──────── Provided information

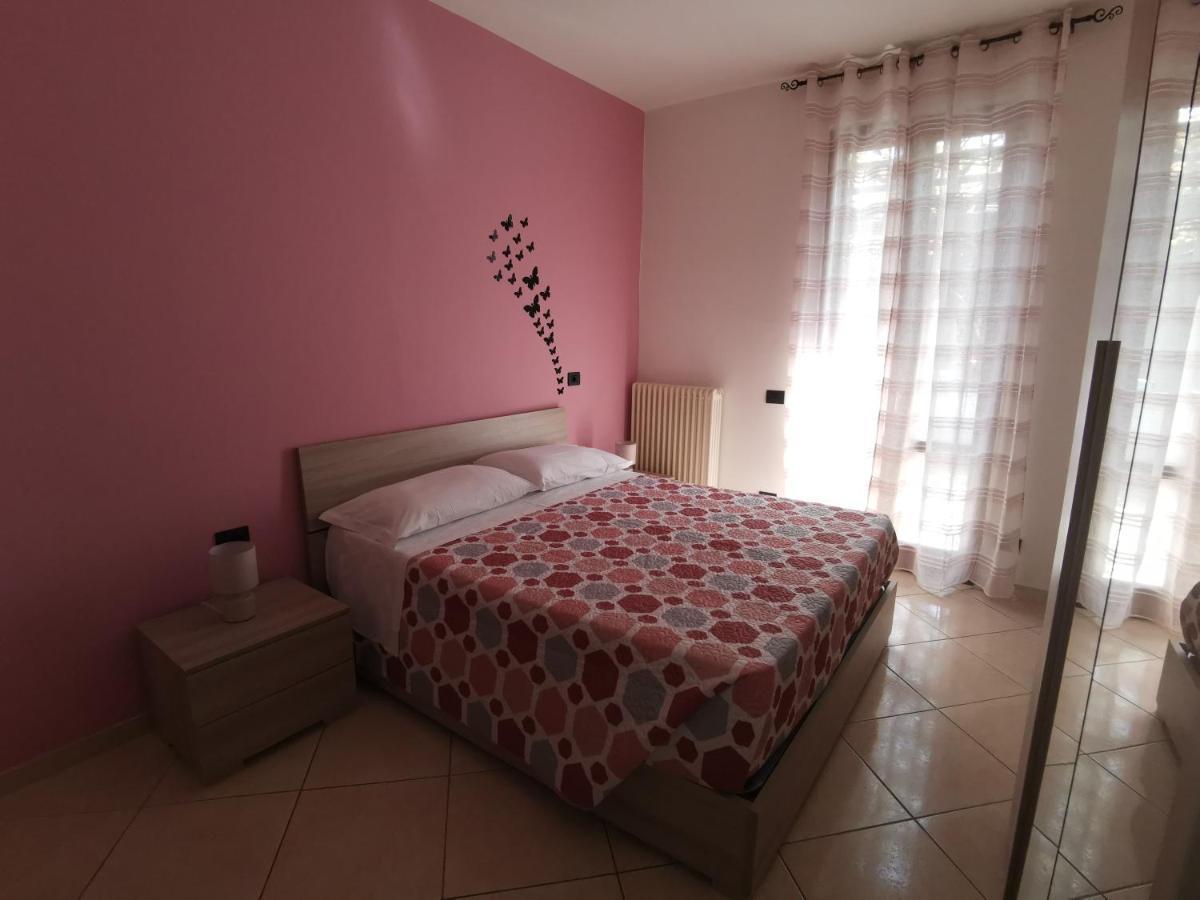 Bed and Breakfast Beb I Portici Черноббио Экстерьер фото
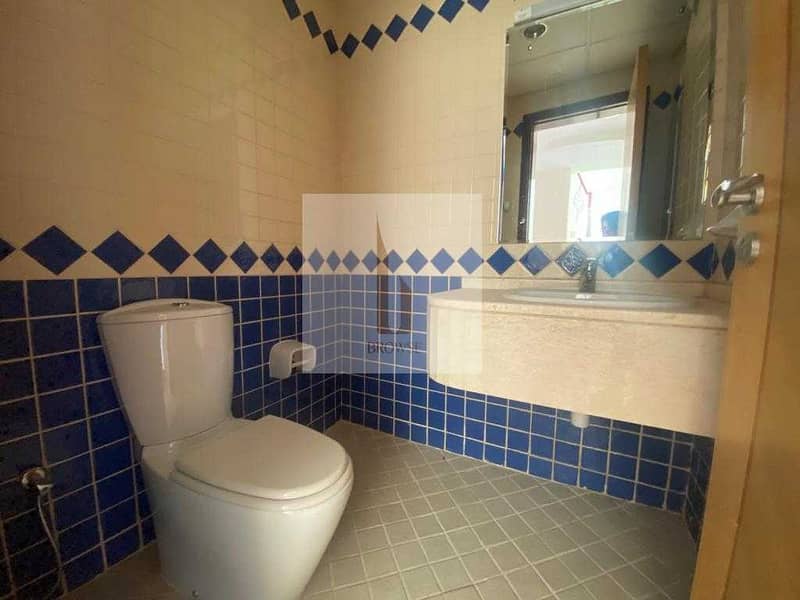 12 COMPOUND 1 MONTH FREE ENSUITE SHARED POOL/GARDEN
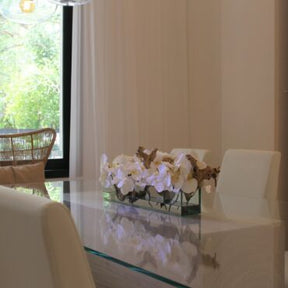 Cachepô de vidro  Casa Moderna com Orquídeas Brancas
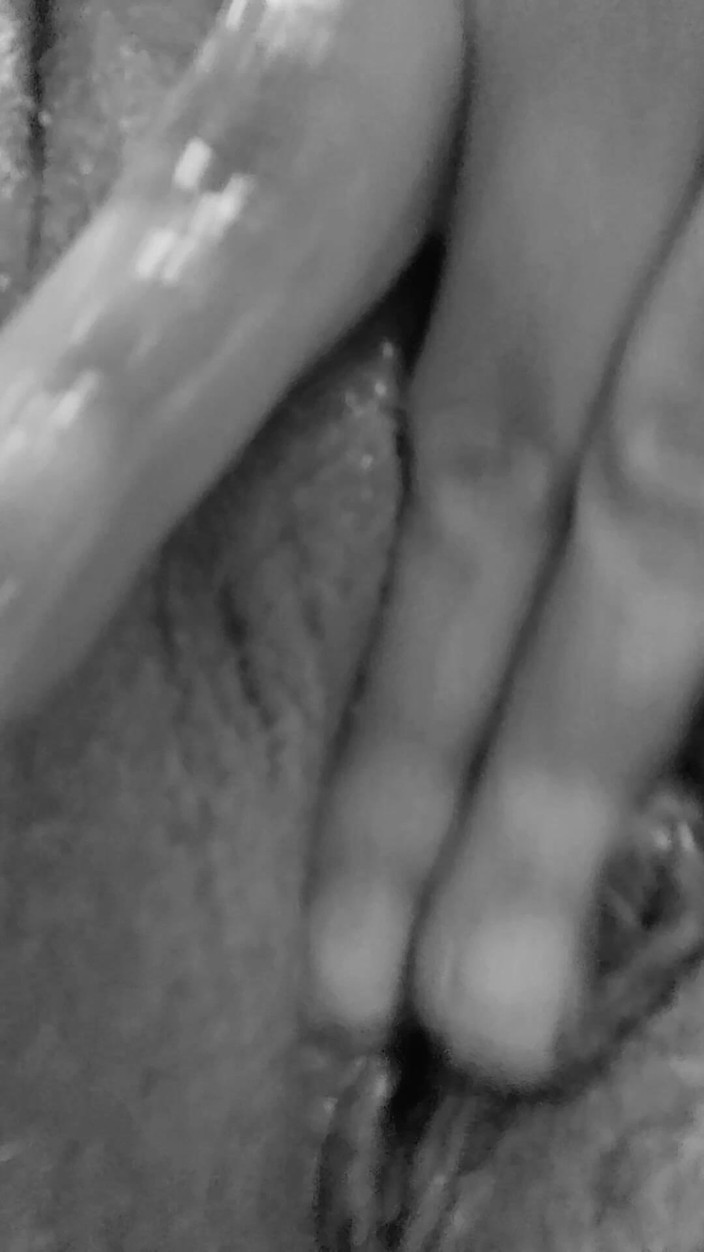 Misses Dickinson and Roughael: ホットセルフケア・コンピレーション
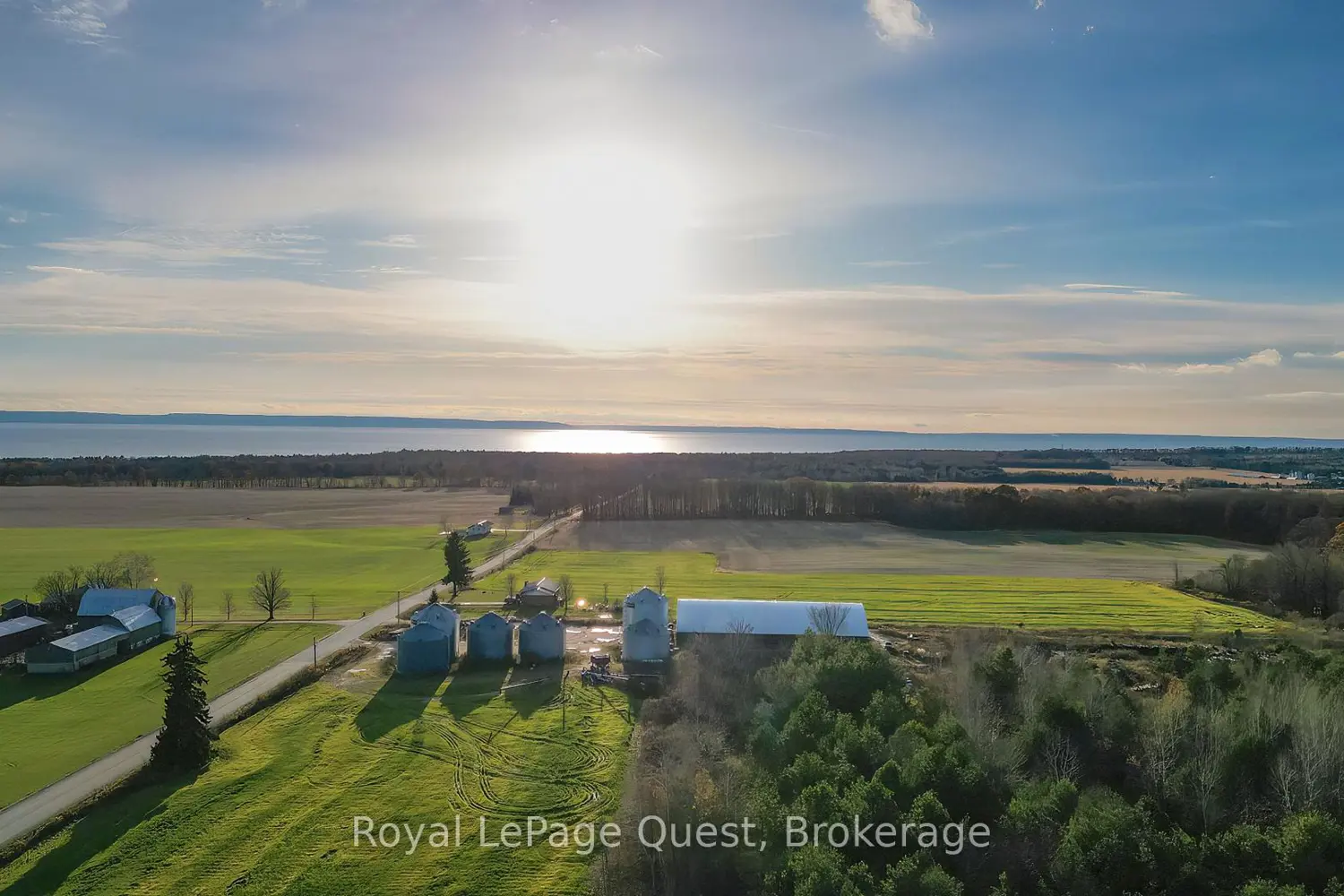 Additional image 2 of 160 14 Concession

────────────────
──────── Provided information

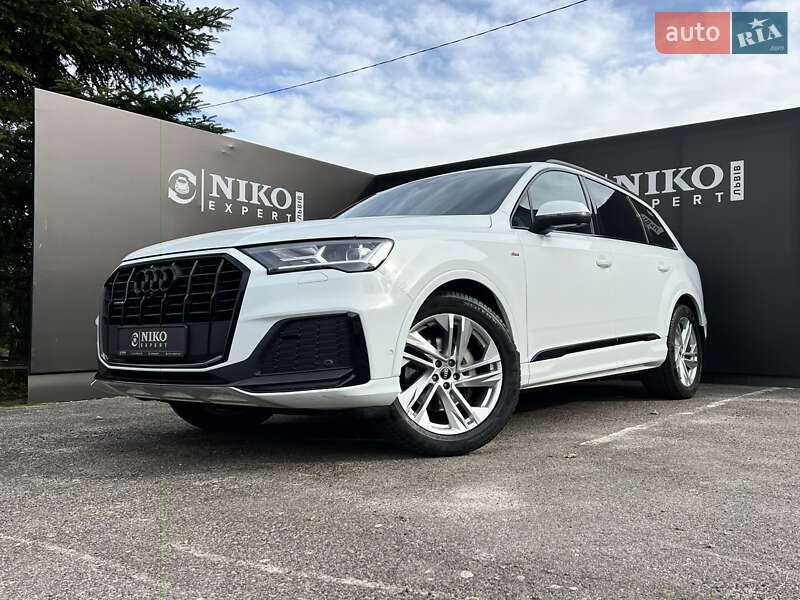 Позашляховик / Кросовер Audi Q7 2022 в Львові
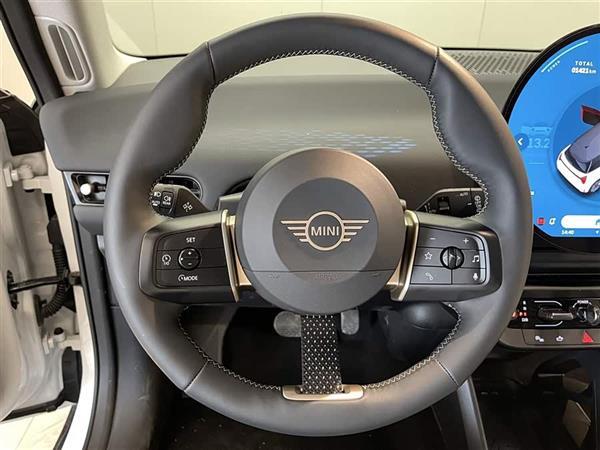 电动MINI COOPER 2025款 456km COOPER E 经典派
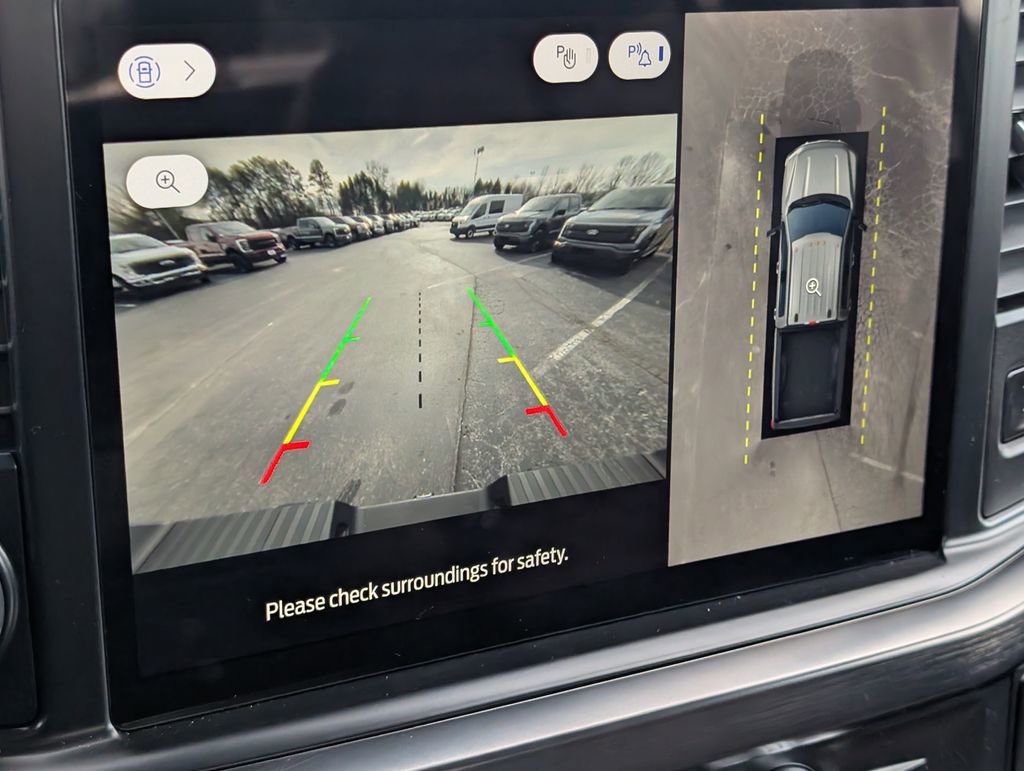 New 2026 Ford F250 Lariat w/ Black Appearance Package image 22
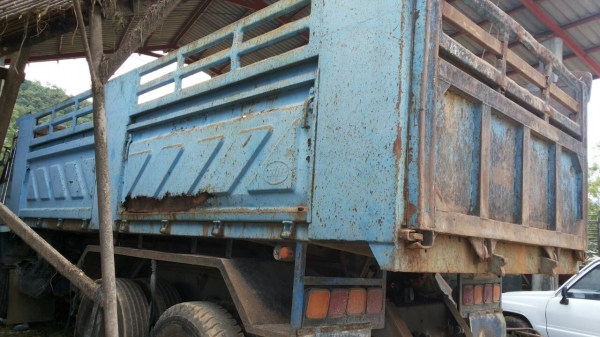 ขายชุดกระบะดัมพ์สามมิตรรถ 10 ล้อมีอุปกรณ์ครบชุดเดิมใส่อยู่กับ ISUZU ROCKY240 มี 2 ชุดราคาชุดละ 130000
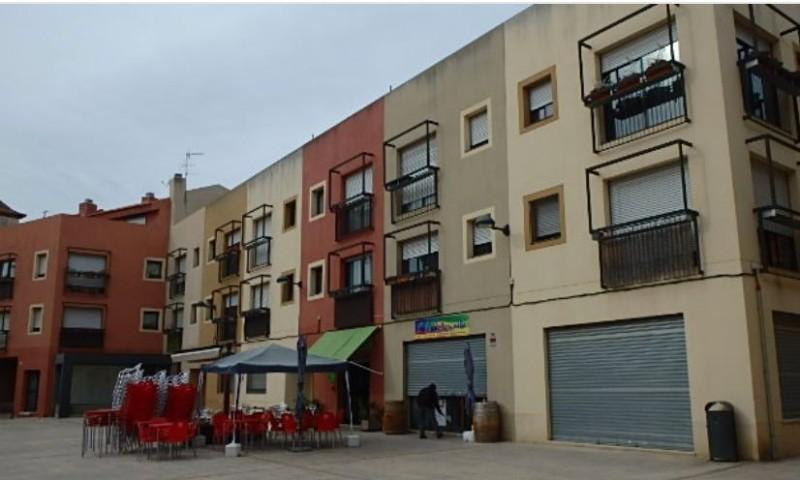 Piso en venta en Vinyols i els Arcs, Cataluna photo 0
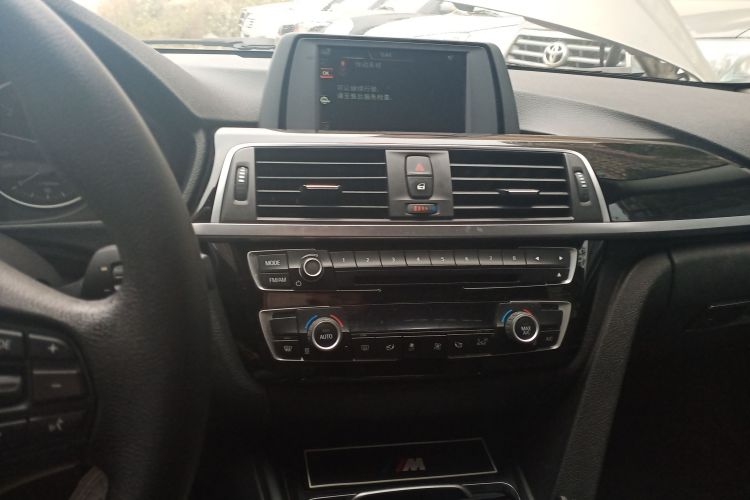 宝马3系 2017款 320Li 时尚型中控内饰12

────────────────

What you should do> In the records above, everything from the line with "Cachepô de vidro" down to the line with "Additional image 2 of 160 14 Concession" is to be set down exactly, both ends included, with no pictures and no other lines.

Result below>
 Cachepô de vidro  Casa Moderna com Orquídeas Brancas
 Misses Dickinson and Roughael: ホットセルフケア・コンピレーション
 Additional image 2 of 160 14 Concession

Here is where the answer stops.